“O futebol é um ramo da arte. Eu chamaria de arte popular.”
João Saldanha
“A bandeira no estádio é um estandarte/A flâmula pendurada na parede do quarto/ O distintivo na camisa do uniforme/Que coisa linda é uma partida de futebol/ A chuteira veste o pé descalço/O tapete da realeza é verde/ Olhando para bola eu vejo o sol/Está rolando agora, é uma partida de futebol”
Skank
Qualquer um que já tenha ido a um estádio de futebol assistir a uma partida foi arrebatado em alguma instância pelo sublime. Ainda mais se a partida foi daquelas decisivas, com arquibancadas lotadas pela multidão de torcedores vidrados, apaixonados, tensos, tomados por algo semelhante a uma euforia mística e coletiva. Tal fenômeno ritualístico é um enigma para muitos, particularmente para aquela classe social que se quer sábia, culta e elevada, que vê nas multidões uma ameaça à razoabilidade, ao educado e refinado, em última instância, ao indivíduo em pleno domínio de seu ser.

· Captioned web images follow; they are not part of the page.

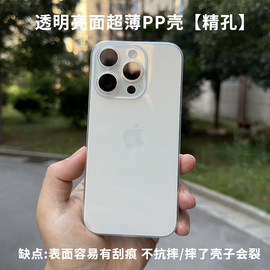 透明PP壳适用苹果15Pro手机壳透保护壳亮面全包iphone13 14 15Promax保护套14plus超薄13mini裸机简约手机套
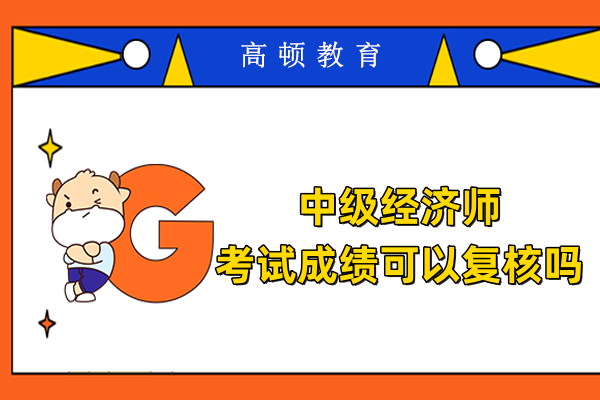 中级经济师考试成绩可以复核吗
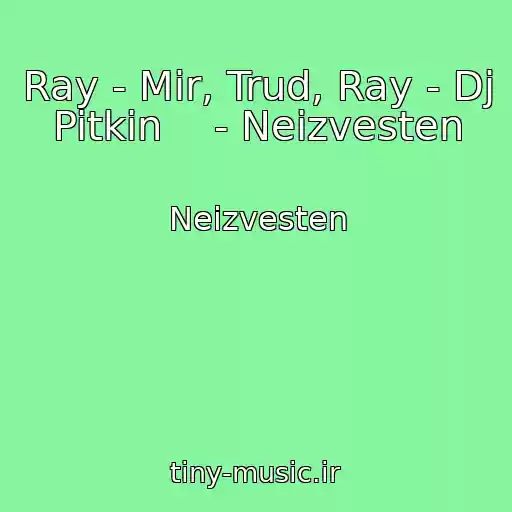 کاور آهنگ Ray - Mir, Trud, Ray - Dj Pitkin    - Neizvesten از Neizvesten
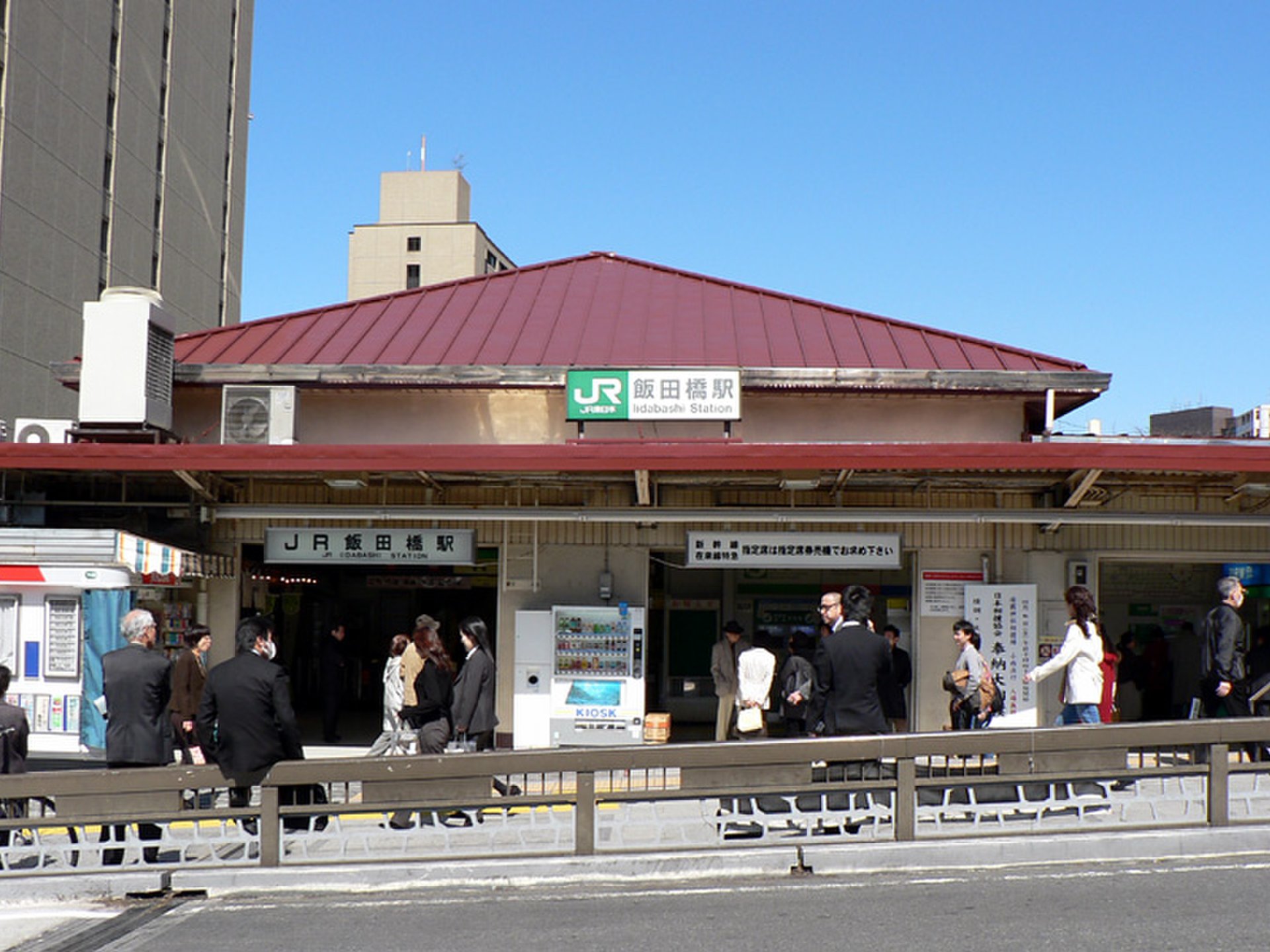 飯田橋駅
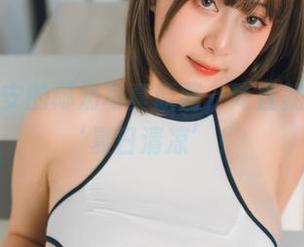 看！浅安安的椰奶写真原图，简直就是视觉的‘夏日清凉’！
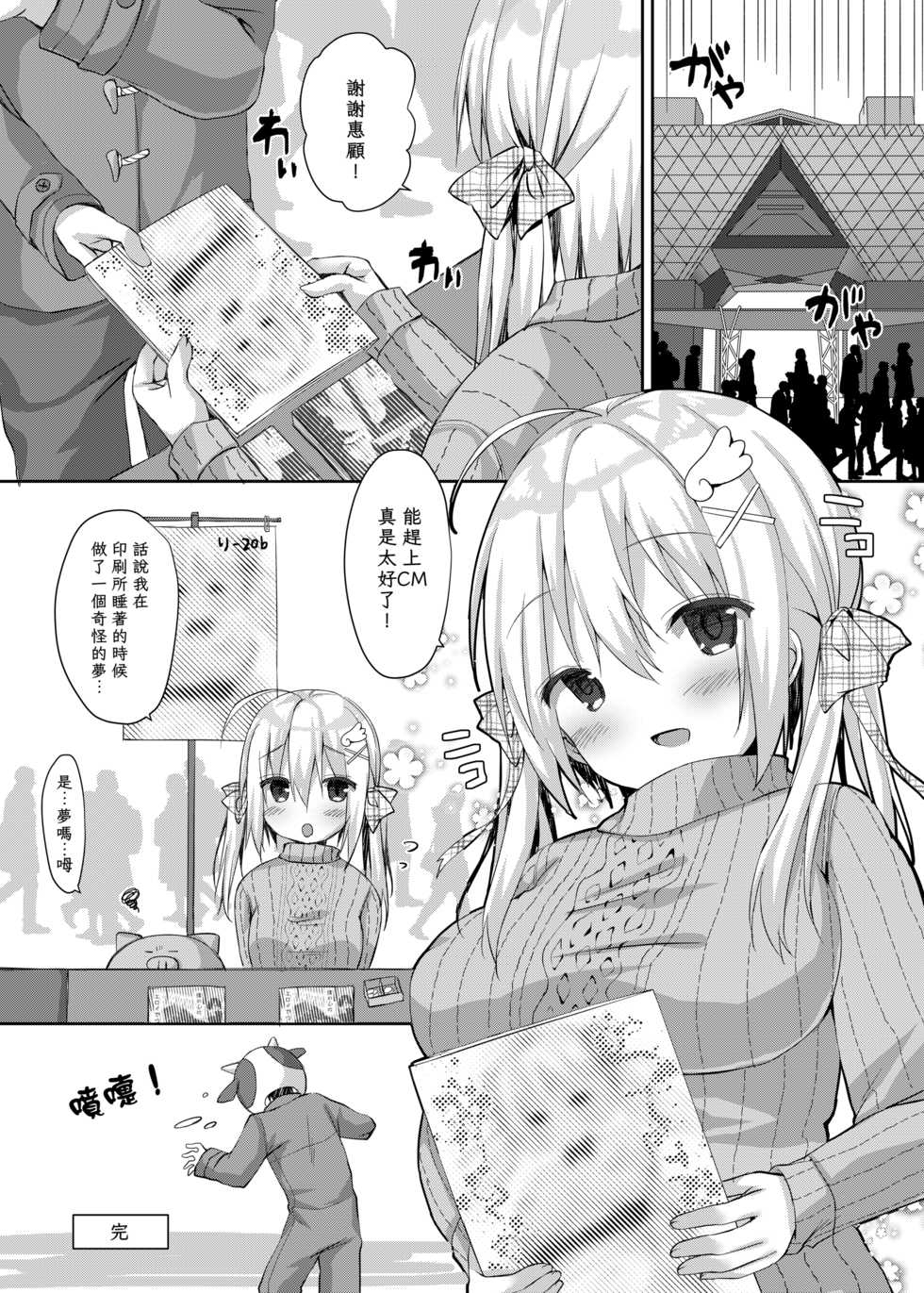 [Butter Motti (Mottsuo)] Comike Genkou wa Keikakuteki ni. [Chinese] [無邪気漢化組] [Digital] - Page 16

Em terras brasileiras, autores como Nelson Rodrigues, não apenas declaradamente apaixonados por futebol, também escreveram sobre partidas, jogadores, sobre nossa identidade futebolística. Albert Camus confessou mais de uma vez sua paixão pelo esporte, mas será com Torcidas – O estádio como ritual de intensidade, de Hans Ulrich Gumbrecht, professor de teoria literária da Universidade de Stanford e torcedor fanático do Borussia Dortmund, que teremos um ensaio filosófico de rigor e perspectiva única sobre o fenômeno que reúne milhões de pessoas ao redor do mundo em torno de partidas de clubes, ligas e campeonatos dos mais ricos aos mais humildes.
Ainda que o próprio autor considere que jogos em estádio não são nem devem ser “alegorias para investigações ou problemas filosóficos” e que a reflexão filosófica seria mesmo prejudicial para se entender a intensidade da experiência de estádio, Gumbrecht entende que um evento esportivo envolvendo times e torcidas está envolto em um “sentimento de relevância incondicional, em que a dignidade da verdadeira questão filosófica se adensa”, a saber, a questão de por que existe algo em vez de nada. Tais questões se impõem ao autor particularmente quando ele teve a experiência quase onírica de passar uma noite sozinho nas arquibancadas do mítico estádio do Boca Juniors, La Bombonera.